𝗟𝗔 𝗣𝗥𝗢𝗗𝗨𝗖𝗧𝗜𝗩𝗜𝗗𝗔𝗗 𝗤𝗨𝗘 𝗡𝗢𝗦 𝗩𝗘𝗡𝗗𝗜𝗘𝗥𝗢𝗡 𝗬𝗔 𝗡𝗢 𝗦𝗜𝗥𝗩𝗘

Nos dijeron que ser productivos era hacer más en menos tiempo. Que el éxito se medía en horas trabajadas. Que descansar era para los débiles.
Y aquí estamos: agotados, rotación disparada y líderes que confunden presencia con rendimiento.
Seguimos exprimiendo a las personas como si fueran máquinas. Más objetivos, más métricas, más presión.
Pero olvidamos que el cerebro humano no funciona así. La neurociencia lleva años diciéndonos que el rendimiento sostenido depende de ciclos de energía, no de esfuerzo continuo.
Y lo curioso es que las claves para una productividad real no tienen nada que ver con trabajar más duro. Tienen que ver con trabajar más inteligente. Y sobre todo, con cuidarse.
¿Qué veo todos los días en empresas?
→ Personas que no saben cuál es su hora más productiva porque nunca se han parado a observarse.
→ Equipos que confunden estar ocupados con ser efectivos.
→ Líderes que premian al que se queda hasta tarde en lugar del que entrega resultados.
→ Culturas donde pedir un descanso se ve como falta de compromiso.

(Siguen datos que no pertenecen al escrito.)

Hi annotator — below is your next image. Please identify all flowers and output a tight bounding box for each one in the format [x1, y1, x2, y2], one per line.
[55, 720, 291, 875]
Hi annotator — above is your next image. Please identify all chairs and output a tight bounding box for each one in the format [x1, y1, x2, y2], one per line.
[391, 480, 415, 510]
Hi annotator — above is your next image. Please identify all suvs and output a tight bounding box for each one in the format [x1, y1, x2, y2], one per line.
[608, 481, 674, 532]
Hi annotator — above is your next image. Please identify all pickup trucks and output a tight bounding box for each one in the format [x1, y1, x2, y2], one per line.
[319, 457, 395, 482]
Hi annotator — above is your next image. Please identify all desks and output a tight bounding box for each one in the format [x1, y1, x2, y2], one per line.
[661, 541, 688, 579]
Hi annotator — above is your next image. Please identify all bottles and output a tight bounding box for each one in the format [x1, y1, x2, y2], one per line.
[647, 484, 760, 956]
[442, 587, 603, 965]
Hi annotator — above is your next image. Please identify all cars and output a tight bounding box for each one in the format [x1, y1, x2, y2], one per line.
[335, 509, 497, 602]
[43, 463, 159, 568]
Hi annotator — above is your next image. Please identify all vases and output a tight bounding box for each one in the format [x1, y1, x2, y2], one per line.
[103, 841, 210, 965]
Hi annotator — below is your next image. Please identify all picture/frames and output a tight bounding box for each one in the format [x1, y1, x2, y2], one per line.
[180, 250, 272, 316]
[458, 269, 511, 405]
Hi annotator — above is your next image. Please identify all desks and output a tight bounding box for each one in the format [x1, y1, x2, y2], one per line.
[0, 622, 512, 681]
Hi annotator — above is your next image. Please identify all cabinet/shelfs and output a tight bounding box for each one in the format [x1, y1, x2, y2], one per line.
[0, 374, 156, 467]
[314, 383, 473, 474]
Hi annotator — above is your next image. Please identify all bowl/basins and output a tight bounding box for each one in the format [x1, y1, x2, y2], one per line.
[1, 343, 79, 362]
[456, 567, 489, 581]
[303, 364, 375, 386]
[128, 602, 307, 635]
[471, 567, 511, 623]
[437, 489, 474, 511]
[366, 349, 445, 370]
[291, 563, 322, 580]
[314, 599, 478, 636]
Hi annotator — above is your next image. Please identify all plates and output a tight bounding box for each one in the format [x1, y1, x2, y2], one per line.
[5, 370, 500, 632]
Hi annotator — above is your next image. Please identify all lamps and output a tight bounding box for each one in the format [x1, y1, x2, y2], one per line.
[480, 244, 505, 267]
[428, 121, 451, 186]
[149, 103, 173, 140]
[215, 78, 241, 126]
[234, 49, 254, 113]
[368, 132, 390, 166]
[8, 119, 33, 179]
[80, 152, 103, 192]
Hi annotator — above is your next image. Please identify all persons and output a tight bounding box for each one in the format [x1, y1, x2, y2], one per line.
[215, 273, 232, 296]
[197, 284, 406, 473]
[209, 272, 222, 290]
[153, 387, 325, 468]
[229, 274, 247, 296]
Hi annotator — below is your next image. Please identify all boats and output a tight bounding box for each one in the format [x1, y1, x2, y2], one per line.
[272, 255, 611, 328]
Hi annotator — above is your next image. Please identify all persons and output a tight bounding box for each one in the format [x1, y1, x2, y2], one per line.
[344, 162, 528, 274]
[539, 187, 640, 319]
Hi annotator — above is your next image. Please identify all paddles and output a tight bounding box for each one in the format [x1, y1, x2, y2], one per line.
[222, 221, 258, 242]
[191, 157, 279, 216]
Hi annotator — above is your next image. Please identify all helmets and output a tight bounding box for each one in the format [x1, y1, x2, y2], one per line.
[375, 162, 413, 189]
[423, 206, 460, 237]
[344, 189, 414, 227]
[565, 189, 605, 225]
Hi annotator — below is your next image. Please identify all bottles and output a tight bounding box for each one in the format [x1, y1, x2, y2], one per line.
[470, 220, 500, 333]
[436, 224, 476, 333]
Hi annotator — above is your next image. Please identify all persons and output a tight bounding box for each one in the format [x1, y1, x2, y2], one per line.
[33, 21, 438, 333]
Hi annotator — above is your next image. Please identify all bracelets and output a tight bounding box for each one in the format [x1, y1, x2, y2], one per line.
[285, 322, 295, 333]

La productividad real empieza por conocerte. Por saber cuándo rindes mejor, qué te drena y qué te recarga. Por entender que tu cerebro necesita pausas para consolidar información y que saturarte de tareas no te hace más eficiente, te hace más lento.
Y aquí viene lo que muchos no quieren escuchar: cuidarte no es un lujo, es una estrategia de alto rendimiento.
Si quieres llevar esto a tu equipo o a tu propia gestión, te dejo algunos primeros pasos:
1️⃣ Identifica tu ventana de máximo rendimiento. ¿Eres de mañanas o de tardes? Protege ese tiempo para las tareas que requieren más concentración.
2️⃣ Revisa tu lista de prioridades dos veces al día. A medio día para ajustar y al final para evaluar qué avanzaste realmente.
3️⃣ Programa descansos cortos cada 90 minutos. No es perder tiempo, es recargar tu capacidad cognitiva. 🔋
4️⃣ Deja de glorificar el multitasking. La saturación te lleva a hacer cinco cosas a medias en lugar de tres cosas bien. Focaliza.
5️⃣ Cuida lo básico: sueño, alimentación, movimiento. Suena obvio, pero es lo primero que sacrificamos cuando hay presión.
Desde el liderazgo tenemos una responsabilidad enorme aquí.
No podemos seguir pidiendo resultados extraordinarios mientras diseñamos entornos que agotan a las personas. La productividad tóxica no es un problema individual, es sistémico.
El futuro del trabajo no pertenece a quien más aguanta, sino a quien mejor se gestiona.
¿Cuál de estos puntos es tu mayor reto ahora mismo?